*WHAT IS EXPECTED:*
What lines in the data below mention the string "camera"? Copy them out.

*RECORD SET:*
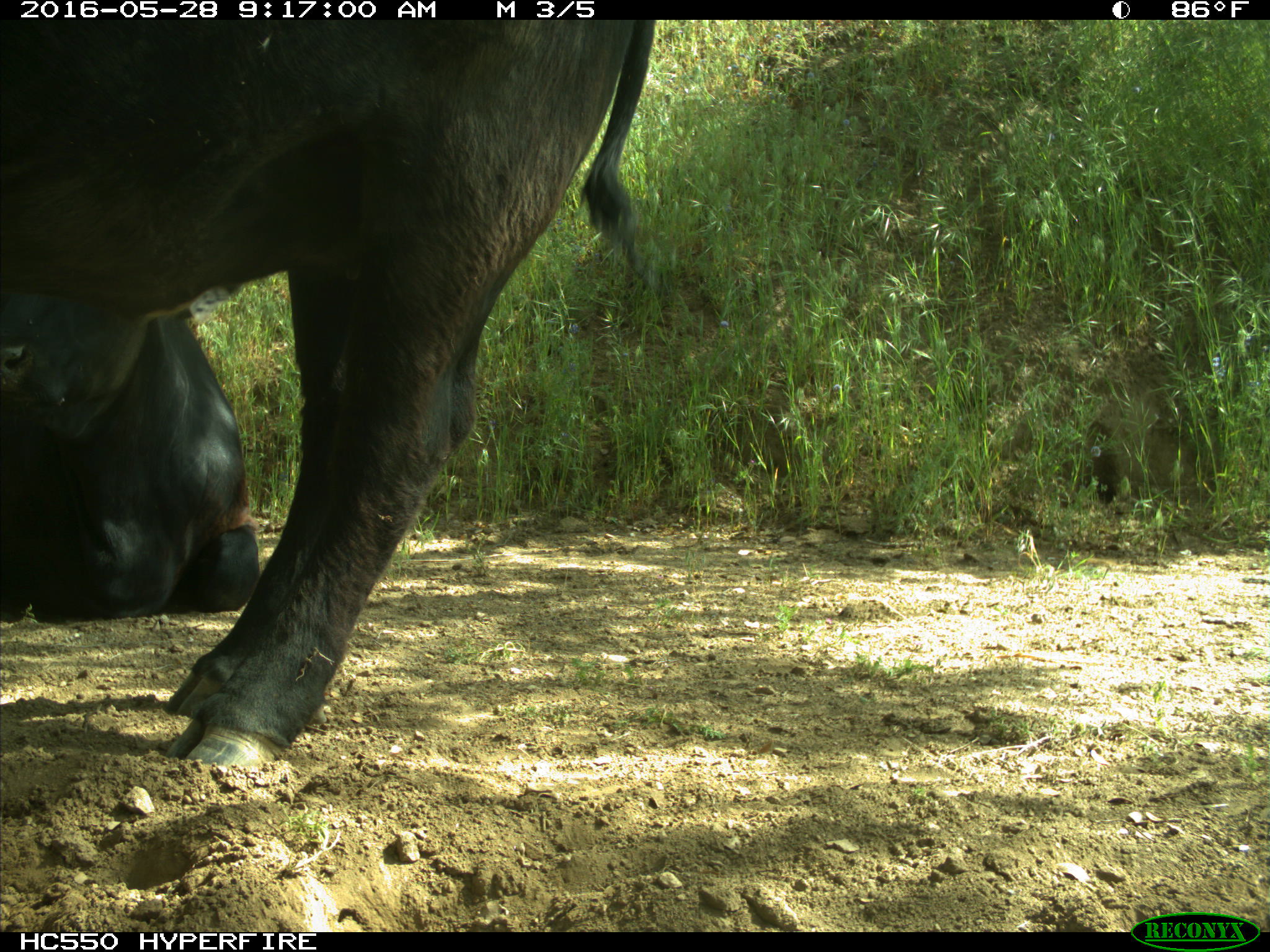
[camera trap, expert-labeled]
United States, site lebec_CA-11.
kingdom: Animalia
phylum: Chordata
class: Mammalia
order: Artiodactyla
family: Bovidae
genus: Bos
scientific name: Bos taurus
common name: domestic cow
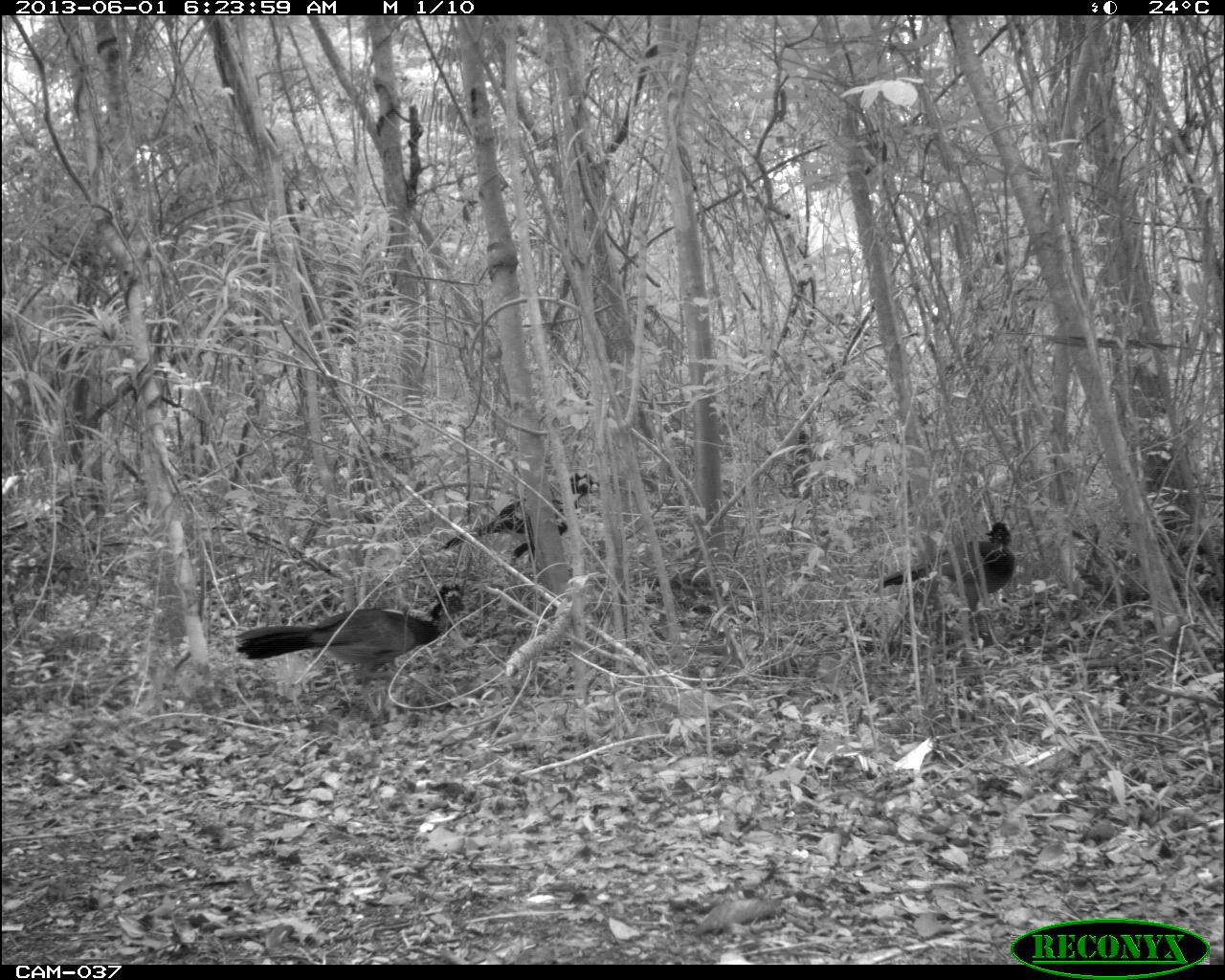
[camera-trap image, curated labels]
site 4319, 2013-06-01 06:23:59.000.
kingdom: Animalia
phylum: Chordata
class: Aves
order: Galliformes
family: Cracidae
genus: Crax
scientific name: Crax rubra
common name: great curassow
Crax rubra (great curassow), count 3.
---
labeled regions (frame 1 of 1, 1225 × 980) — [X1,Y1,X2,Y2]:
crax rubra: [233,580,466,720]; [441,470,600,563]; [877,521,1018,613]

*REPLY TO THE TASK:*
[camera trap, expert-labeled]
[camera-trap image, curated labels]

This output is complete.